● Given problem 1
Answer these questions about the Oracle upgrade account:
(a) Which RDBMS version does the writer believe 11.0.3 had installed?
(b) Where was the writer working when the project DBAs were heard in confusion?
(c) What did CB protest about the writer's fix?

● Excerpt to read
- - - - -

Now the Apps upgrade manual said in boldface type and centered in a centered paragraph: do NOT run this on a Windows server which already has Oracle server software installed. I had given the upgrade team a production database clone with Oracle database server software installed and properly configured. Now Oracle didn't spell out the reasons why you should avoid running RapidWiz on the server, but it's clear from context if you understand the implications of the Windows registry. For example, I believe 11.0.3 had RDBMS 8.0.x installed and RapidWiz installed version 8i. If you try to bring up a lower-version database with higher-version database software, the software is going to balk that you need to upgrade the database first.
Now the project team DBAs really didn't talk to me about their activities other than in an all-hands morning staff meeting. I'm in the server room working on the production server when I heard the project DBAs in a general state of confusion. They explained they had just bounced the server and the database and listener wouldn't come up. The lead guy CB was a piece of work; I quickly pointed out they were trying to run on 8i executables and asked them if they had run RapidWiz. They conceded the obvious. They didn't have a clue on how to proceed; I went and made a number of changes to the registry to point back to version 8 database server locations. (CB, of course, protested that Microsoft and/or Oracle doesn't support hacking the registry. Of course, Oracle didn't support what he did causing the problem.)

- - - - -

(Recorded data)

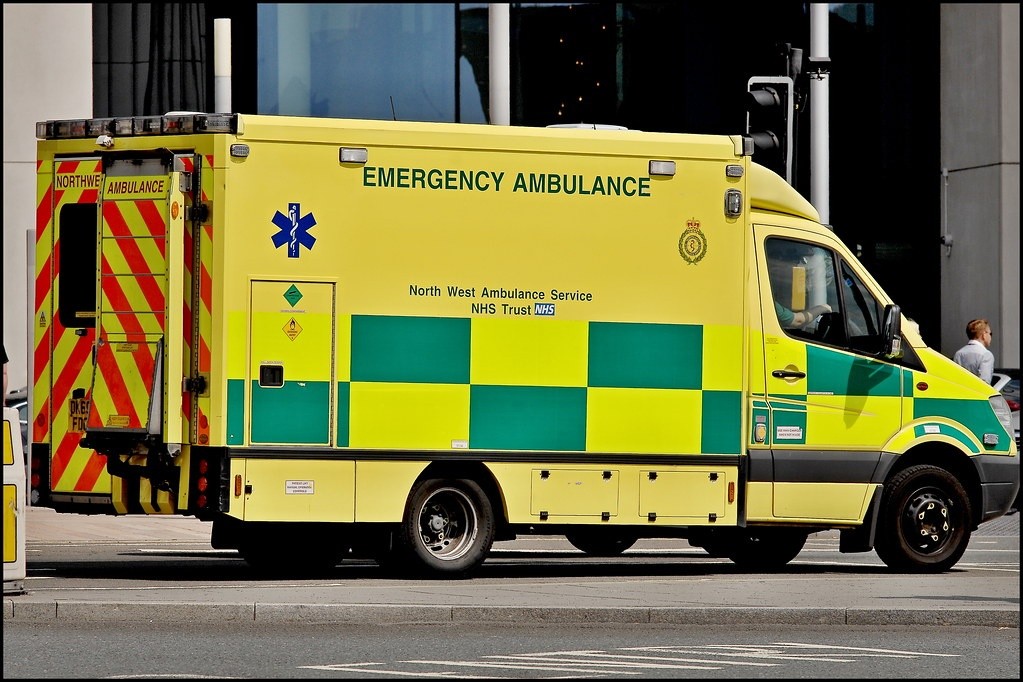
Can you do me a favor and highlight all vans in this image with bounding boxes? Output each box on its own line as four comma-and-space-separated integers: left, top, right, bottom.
20, 109, 1019, 577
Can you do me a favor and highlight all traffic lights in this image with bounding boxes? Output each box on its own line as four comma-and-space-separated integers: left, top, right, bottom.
742, 76, 792, 190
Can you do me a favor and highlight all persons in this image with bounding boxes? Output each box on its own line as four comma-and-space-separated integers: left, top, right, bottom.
772, 301, 832, 330
954, 317, 997, 388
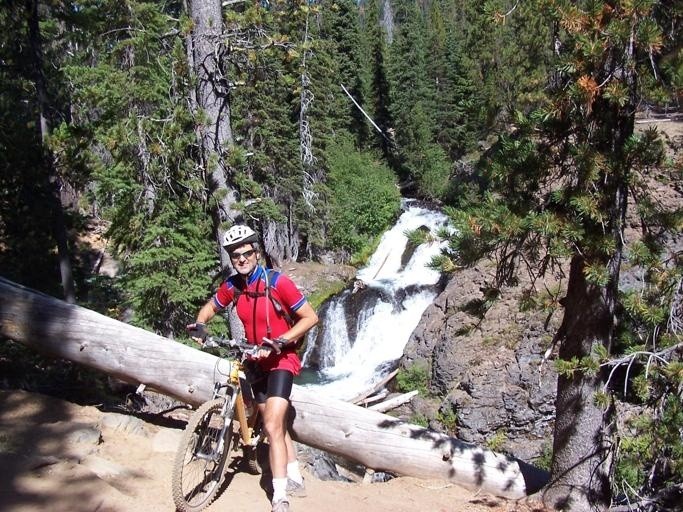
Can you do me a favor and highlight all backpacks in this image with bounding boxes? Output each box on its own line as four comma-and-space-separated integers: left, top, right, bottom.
232, 270, 306, 350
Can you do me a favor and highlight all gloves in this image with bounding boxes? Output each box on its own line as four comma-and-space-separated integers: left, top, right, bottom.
190, 322, 208, 342
257, 337, 288, 353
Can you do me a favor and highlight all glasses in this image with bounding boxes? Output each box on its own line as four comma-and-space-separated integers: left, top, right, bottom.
229, 248, 256, 259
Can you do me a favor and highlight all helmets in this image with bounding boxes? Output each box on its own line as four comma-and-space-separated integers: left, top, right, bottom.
222, 224, 258, 253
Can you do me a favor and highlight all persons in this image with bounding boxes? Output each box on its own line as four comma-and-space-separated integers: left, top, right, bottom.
183, 222, 319, 512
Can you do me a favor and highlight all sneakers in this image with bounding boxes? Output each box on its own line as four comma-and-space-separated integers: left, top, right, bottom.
271, 497, 292, 512
286, 476, 308, 497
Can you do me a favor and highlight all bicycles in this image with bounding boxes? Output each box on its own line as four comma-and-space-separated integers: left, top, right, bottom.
170, 321, 273, 512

- - - - -

● Given problem 2
Copy out, word for word, the recorded data entries from the line with "Can you do me a favor and highlight all bicycles" through the end of the entries, both ends included.

● Correct response 1
(a) RDBMS 8.0.x
(b) In the server room, on the production server
(c) That Microsoft and/or Oracle doesn't support hacking the registry

● Correct response 2
Can you do me a favor and highlight all bicycles in this image with bounding boxes? Output each box on its own line as four comma-and-space-separated integers: left, top, right, bottom.
170, 321, 273, 512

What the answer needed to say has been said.